Any protection against heart disease, stroke and diabetes turned out to be “not statistically significant”.

Lead researcher Dr Max Griswold, of the Institute for Health Metrics and Evaluation at the University of Washington, said: “Previous studies have found a protective effect of alcohol on some conditions, but we found that the combined health risks associated with alcohol increase with any amount of alcohol.

“In particular the strong association between alcohol consumption and the risk of cancer, injuries and infectious diseases offset the protective effects for ischaemic heart disease in women in our study.

“Although the health risks associated with alcohol start off being small with one drink a day, they then rise rapidly as people drink more.”

The scientists pooled data from 592 studies with a total of 28 million participants. A standard alcoholic drink was defined as one containing 10 grams of alcohol. The team used a new statistical method to estimate the risks of consuming between zero and 15 standard drinks a day.

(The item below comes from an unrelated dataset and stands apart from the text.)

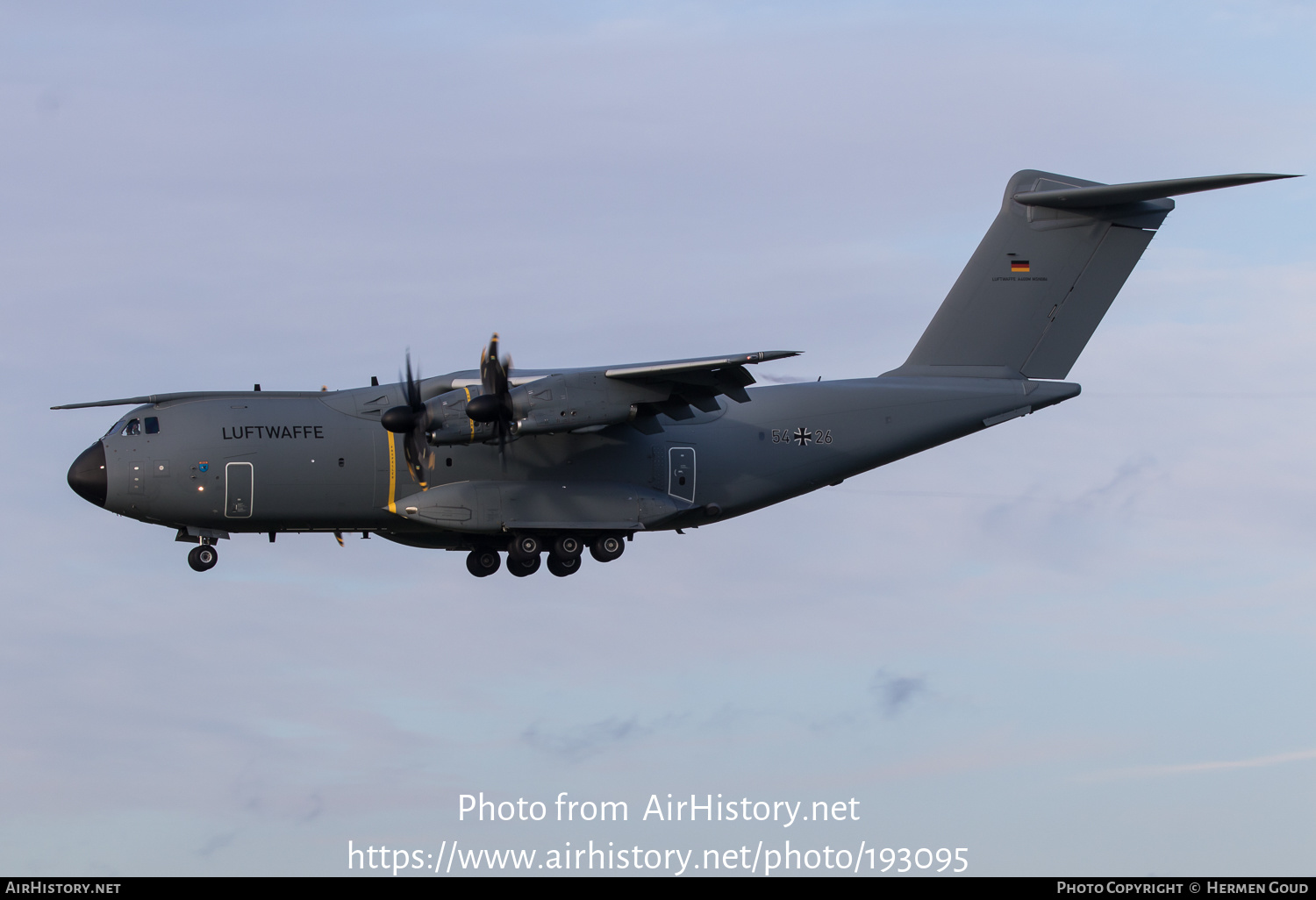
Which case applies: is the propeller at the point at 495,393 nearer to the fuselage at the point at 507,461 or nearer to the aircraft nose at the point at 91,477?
the fuselage at the point at 507,461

About one in three people worldwide – 2.4 billion – drinks alcohol, according to their findings reported in The Lancet medical journal. Each year 2.2 per cent of women and 6.8 per cent of men die from alcohol-related health problems including cancer, tuberculosis and liver disease.

Other harmful consequences of drinking alcohol include accidents and violence. Drinking alcohol was the seventh leading risk factor for overall premature death and disease in 2016, the study found. However, among people aged 15 to 49 it was the single most important risk factor, accounting for 3.8 of women’s and 12.2 per cent of men’s deaths.

For people over 50, cancer was the leading cause of alcohol-related deaths, responsible for 27.1 per cent among women and 18.9 per cent for men.

Professor Emmanuela Gakidou, of the University of Washington, said: “Worldwide we need to revisit alcohol control policies and health programmes and to consider recommendations for abstaining from alcohol.”

Professor Helen Stokes-Lampard, of the Royal College of GPs, said: “This study is a stark reminder of the real and potentially lethal dangers that too much alcohol can have on our health. GPs are not killjoys. Maximum drinking limits are set for good reason.”